Published: 22 June 2010

Abstract

Background

Protein kinases play crucial roles in cell growth, differentiation, and apoptosis. Abnormal function of protein kinases can lead to many serious diseases, such as cancer. Kinase inhibitors have potential for treatment of these diseases. However, current inhibitors interact with a broad variety of kinases and interfere with multiple vital cellular processes, which causes toxic effects. Bioinformatics approaches that can predict inhibitor-kinase interactions from the chemical properties of the inhibitors and the kinase macromolecules might aid in design of more selective therapeutic agents, that show better efficacy and lower toxicity.

Results

We applied proteochemometric modelling to correlate the properties of 317 wild-type and mutated kinases and 38 inhibitors (12,046 inhibitor-kinase combinations) to the respective combination's interaction dissociation constant (Kd). We compared six approaches for description of protein kinases and several linear and non-linear correlation methods.

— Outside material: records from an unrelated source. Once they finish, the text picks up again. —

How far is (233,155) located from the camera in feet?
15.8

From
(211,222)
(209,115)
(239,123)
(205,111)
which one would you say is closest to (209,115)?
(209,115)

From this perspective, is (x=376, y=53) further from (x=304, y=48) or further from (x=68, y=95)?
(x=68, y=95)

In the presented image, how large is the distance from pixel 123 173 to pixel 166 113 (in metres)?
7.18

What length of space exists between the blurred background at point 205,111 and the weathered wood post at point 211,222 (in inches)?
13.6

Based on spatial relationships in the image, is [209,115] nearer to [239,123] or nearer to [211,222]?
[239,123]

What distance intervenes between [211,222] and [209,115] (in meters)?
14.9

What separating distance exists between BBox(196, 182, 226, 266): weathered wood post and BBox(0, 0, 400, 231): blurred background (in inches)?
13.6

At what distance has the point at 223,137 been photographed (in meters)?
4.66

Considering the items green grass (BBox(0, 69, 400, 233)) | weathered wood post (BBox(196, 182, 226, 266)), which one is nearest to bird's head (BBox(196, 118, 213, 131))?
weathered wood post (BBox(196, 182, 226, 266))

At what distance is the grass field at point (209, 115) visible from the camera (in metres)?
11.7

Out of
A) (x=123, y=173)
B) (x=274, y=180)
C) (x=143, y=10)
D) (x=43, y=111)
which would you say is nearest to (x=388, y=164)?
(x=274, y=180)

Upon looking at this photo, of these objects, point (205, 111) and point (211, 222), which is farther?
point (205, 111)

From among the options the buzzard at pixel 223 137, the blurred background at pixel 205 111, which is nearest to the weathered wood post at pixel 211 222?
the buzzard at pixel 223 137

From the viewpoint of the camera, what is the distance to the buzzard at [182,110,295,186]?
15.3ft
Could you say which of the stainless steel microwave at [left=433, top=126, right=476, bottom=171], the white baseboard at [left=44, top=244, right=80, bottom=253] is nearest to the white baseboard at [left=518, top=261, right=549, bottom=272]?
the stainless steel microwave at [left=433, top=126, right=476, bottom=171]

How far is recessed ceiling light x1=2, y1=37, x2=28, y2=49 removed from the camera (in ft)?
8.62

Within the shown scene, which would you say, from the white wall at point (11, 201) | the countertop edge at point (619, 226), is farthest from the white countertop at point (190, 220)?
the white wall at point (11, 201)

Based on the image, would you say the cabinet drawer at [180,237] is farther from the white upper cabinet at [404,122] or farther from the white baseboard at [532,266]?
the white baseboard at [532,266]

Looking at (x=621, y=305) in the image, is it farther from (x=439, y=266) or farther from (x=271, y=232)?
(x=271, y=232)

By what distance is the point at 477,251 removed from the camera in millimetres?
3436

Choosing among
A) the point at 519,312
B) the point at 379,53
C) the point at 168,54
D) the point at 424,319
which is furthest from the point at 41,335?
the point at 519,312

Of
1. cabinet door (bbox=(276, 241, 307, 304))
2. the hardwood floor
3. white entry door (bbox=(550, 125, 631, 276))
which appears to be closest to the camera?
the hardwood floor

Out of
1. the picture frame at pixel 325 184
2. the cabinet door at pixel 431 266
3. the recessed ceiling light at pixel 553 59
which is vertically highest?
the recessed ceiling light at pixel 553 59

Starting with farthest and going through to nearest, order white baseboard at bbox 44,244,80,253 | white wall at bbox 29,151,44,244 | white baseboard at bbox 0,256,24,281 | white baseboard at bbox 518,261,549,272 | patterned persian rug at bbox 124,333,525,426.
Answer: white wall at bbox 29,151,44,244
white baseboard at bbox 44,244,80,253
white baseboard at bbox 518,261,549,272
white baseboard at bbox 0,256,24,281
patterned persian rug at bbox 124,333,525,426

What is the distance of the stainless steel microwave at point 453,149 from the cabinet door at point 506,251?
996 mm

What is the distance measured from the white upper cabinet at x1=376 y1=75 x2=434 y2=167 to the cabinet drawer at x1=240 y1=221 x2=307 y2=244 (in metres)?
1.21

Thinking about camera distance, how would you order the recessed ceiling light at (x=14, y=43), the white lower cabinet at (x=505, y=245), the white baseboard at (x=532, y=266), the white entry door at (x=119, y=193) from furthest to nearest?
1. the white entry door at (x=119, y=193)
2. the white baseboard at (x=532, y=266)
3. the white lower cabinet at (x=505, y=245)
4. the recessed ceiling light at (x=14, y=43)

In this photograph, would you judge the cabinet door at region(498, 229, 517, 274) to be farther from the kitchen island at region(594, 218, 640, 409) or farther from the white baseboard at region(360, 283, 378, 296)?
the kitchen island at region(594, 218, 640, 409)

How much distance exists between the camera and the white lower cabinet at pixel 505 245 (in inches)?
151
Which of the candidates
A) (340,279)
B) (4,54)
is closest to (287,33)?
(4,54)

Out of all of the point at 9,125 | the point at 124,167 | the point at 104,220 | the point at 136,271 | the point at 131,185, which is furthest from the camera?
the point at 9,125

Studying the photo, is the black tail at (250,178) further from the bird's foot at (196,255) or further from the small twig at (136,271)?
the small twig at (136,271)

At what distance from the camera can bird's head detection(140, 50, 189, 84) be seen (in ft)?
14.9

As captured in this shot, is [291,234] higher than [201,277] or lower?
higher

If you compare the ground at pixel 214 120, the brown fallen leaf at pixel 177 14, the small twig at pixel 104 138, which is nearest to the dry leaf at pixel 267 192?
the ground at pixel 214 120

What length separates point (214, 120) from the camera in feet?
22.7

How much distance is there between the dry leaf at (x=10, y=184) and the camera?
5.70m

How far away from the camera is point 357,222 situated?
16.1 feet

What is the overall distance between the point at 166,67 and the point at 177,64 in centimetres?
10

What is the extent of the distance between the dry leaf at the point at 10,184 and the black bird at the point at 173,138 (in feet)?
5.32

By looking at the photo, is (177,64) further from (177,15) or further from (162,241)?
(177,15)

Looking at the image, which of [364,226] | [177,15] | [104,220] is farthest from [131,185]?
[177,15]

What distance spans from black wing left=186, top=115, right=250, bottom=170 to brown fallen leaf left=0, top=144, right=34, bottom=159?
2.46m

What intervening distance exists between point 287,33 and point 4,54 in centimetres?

The best performing models encoded kinase sequences with amino acid physico-chemical z-scale descriptors and used support vector machines or partial least- squares projections to latent structures for the correlations. Modelling performance was estimated by double cross-validation. The best models showed high predictive ability; the squared correlation coefficient for new kinase-inhibitor pairs ranging P2 = 0.67-0.73; for new kinases it ranged P2kin = 0.65-0.70. Models could also separate interacting from non-interacting inhibitor-kinase pairs with high sensitivity and specificity; the areas under the ROC curves ranging AUC = 0.92-0.93. We also investigated the relationship between the number of protein kinases in the dataset and the modelling results. Using only 10% of all data still a valid model was obtained with P2 = 0.47, P2kin = 0.42 and AUC = 0.83.

Conclusions

Our results strongly support the applicability of proteochemometrics for kinome-wide interaction modelling. Proteochemometrics might be used to speed-up identification and optimization of protein kinase targeted and multi-targeted inhibitors.